What does the constraint mean?

The question states that the letters of the word has to be rearranged such that no two Is come together.

Essentially, it means that we need to have at least one letter between two Is. Here is an example, I N I T I E ….. Place at least one letter between two Is.

Can we do it in a systematic way?

Definitely possible.

Take away the 3 Is and place the remaining 10 letters with a gap between each pair as shown below

N _ T _ E _ L _ L _ G _ E _ N _ T _ A

You will notice that if we place the 3 Is in the gaps, there will be at least one letter between any two Is.

Before, we set about finding the number of ways, we should not ignore the fact that the rearrangement can start with an I and/or end with another I. Essentially, there is a slot available before the first letter and one after the last letter.

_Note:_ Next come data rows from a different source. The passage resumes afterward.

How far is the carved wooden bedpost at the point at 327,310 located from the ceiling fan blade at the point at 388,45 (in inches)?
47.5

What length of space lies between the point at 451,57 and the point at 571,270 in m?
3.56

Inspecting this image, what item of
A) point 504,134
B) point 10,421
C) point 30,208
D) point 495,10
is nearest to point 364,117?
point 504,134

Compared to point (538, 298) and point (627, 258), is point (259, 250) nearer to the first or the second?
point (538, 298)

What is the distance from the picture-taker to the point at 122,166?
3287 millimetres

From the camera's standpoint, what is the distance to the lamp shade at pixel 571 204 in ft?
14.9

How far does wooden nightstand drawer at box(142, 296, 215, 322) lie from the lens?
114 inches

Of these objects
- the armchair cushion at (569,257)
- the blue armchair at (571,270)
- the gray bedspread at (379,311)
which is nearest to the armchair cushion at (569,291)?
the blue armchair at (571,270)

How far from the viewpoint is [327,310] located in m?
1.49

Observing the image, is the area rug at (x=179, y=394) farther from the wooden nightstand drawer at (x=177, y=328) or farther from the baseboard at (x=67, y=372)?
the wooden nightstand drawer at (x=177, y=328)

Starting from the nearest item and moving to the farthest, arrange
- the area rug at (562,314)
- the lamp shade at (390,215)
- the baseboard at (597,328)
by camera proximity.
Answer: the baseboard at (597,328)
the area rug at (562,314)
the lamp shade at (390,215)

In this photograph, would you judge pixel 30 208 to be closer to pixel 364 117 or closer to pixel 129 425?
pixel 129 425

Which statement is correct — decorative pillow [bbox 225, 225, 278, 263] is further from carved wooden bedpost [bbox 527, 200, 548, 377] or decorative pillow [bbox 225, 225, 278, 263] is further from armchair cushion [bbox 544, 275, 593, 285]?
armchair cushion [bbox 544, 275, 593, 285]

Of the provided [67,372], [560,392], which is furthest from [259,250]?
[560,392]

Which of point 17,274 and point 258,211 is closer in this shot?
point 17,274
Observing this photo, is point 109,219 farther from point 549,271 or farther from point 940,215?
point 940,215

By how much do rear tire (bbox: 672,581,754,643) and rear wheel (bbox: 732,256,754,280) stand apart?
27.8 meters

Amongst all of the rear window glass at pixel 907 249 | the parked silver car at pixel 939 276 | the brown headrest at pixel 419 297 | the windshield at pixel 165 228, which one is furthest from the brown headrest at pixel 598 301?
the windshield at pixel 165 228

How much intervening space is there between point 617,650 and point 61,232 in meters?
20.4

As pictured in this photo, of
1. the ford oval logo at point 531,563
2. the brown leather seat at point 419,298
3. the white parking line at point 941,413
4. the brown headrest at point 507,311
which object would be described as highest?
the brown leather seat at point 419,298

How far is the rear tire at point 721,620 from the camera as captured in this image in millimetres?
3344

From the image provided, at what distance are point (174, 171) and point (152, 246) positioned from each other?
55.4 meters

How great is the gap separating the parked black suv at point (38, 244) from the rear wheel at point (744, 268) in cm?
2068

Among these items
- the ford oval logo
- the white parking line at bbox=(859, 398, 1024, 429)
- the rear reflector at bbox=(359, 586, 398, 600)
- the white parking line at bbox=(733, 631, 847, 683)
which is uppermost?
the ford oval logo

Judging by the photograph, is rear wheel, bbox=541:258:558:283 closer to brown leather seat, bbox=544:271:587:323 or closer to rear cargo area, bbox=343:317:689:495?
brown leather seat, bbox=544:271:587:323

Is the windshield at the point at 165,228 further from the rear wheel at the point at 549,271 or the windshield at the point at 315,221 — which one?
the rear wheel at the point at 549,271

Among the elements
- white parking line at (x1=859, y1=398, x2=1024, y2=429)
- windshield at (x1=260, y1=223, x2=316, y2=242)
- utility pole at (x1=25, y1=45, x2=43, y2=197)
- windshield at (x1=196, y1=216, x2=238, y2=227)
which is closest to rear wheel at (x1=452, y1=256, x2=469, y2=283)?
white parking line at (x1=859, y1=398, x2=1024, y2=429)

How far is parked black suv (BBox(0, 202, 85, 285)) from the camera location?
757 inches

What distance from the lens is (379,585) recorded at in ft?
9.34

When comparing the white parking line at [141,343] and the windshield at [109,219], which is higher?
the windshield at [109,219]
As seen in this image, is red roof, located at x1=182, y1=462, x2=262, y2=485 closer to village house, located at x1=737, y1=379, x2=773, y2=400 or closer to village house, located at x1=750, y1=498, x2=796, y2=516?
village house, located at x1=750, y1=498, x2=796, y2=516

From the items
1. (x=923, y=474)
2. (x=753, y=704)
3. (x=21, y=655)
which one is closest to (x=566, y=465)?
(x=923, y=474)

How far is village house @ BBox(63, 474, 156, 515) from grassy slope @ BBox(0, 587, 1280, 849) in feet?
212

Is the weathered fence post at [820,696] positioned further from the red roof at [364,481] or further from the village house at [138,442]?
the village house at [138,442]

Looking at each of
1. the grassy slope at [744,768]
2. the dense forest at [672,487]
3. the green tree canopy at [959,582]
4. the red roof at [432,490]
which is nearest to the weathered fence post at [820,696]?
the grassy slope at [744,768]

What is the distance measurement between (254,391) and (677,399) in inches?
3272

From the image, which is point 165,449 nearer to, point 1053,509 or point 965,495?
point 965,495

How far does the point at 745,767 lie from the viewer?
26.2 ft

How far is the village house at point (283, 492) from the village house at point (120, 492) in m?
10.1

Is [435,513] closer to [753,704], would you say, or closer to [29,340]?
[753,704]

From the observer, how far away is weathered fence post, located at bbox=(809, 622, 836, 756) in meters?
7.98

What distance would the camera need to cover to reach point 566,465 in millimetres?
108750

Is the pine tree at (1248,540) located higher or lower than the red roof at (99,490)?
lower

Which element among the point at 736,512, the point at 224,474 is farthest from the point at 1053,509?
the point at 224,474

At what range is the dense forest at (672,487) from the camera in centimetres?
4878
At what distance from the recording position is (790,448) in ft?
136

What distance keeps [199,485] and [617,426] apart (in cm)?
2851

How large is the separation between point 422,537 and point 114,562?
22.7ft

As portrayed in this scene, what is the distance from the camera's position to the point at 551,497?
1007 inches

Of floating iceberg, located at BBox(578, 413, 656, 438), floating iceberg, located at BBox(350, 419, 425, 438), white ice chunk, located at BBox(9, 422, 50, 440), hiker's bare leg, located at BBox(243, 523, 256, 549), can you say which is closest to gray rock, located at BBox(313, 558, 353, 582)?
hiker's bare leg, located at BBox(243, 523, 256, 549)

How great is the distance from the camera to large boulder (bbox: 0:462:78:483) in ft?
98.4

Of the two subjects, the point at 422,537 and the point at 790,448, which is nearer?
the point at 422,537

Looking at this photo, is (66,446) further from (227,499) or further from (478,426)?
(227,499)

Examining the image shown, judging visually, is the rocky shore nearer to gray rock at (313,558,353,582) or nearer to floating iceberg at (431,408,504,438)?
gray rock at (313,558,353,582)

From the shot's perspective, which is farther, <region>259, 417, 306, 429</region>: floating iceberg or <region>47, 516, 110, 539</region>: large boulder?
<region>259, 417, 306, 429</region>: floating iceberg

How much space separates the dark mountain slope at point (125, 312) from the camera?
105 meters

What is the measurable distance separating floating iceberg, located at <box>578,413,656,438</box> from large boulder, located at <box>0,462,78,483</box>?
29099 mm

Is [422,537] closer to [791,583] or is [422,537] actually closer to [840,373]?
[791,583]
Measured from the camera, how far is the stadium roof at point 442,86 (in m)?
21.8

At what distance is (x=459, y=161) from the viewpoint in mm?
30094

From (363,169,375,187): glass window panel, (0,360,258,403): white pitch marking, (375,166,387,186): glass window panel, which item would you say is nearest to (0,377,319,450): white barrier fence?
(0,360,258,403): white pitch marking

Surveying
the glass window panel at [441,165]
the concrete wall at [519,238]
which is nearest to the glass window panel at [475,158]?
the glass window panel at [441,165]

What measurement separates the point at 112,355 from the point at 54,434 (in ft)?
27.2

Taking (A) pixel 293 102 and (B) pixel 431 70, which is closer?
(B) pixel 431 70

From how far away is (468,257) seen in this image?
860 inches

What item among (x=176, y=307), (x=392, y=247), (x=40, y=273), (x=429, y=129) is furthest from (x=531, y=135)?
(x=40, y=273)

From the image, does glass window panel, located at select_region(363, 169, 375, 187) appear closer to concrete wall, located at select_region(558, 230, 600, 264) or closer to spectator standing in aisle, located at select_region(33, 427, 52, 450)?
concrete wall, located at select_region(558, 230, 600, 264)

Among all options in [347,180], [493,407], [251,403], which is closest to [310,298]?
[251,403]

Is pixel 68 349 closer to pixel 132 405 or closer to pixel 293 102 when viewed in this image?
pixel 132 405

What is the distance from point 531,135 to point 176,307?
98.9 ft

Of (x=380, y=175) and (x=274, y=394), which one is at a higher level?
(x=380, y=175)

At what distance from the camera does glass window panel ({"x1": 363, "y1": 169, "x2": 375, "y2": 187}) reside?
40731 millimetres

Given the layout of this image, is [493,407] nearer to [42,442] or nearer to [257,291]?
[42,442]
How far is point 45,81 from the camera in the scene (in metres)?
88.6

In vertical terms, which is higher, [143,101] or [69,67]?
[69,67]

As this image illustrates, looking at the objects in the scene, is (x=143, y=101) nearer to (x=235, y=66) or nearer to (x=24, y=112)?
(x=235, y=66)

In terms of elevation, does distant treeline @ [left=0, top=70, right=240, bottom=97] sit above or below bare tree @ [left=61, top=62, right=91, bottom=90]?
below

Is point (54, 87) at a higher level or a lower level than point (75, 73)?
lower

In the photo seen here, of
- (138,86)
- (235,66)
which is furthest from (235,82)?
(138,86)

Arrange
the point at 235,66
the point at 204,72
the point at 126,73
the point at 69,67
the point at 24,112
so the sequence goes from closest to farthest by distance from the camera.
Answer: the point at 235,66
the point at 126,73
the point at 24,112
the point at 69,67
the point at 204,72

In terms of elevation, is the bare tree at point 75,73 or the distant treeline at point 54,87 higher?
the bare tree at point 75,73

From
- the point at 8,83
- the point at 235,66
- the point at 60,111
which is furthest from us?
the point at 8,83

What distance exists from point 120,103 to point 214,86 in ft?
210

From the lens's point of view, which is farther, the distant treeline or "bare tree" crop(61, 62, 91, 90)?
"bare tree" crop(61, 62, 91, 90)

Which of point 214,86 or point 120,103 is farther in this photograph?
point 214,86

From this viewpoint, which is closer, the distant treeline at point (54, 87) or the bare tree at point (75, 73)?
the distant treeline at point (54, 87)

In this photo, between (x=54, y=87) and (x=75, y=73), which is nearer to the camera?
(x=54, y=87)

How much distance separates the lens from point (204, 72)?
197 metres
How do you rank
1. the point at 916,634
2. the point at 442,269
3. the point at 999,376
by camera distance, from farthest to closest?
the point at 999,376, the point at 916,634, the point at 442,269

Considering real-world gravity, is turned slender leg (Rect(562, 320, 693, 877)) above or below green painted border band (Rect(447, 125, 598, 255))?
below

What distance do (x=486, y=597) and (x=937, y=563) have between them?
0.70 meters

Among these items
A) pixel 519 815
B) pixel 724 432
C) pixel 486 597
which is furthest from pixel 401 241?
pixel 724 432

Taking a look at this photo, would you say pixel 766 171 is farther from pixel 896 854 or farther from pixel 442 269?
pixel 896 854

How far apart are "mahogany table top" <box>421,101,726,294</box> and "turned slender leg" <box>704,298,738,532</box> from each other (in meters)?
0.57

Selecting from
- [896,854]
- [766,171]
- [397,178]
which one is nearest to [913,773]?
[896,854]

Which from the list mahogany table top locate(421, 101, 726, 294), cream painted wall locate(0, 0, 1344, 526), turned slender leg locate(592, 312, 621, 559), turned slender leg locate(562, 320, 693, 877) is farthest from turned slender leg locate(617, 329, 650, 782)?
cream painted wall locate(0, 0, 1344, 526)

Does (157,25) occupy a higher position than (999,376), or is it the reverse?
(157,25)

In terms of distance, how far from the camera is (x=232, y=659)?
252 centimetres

The overall number of slots possible for the 3 Is is given below

_ N _ T _ E _ L _ L _ G _ E _ N _ T _ A _

We can count 11 slots where the 3 Is can be placed and we will definitely have at least one letter between any two Is.

Could it be the first three slots? Possible. Can it be the 1st, 7th, and 11th slots? Possible.

So, let us find out the number of ways we can choose 3 slots out of the available 11 slots where the 3 Is can be placed.

i.e., a 11C3 possibilities.

What is left? The rearrangement of the remaining letters.

We are left with 10 other letters. These 10 letters comprise 2 Ls, 2 Ts, 2 Ns, 2 Es and one each of A and G.

So, the number of ways of rearranging these letters = 10!/(2! * 2! * 2! * 2!)

So, what is the final answer?

The number of ways of finding 3 slots out of 11 times the number of rearrangement of the other 10 letters

= 11C3 * (10! / (2! * 2! * 2! * 2!)).

Choice 4 is the correct answer.

One question before we sign off with this GRE permutation question?

Did we forget to consider rearranging the 3 I?

Not really. The 3 I can be rearranged in only one way. Had it been three different letters, we would have multiplied the answer we got with 3!. But that is not to be done in this case.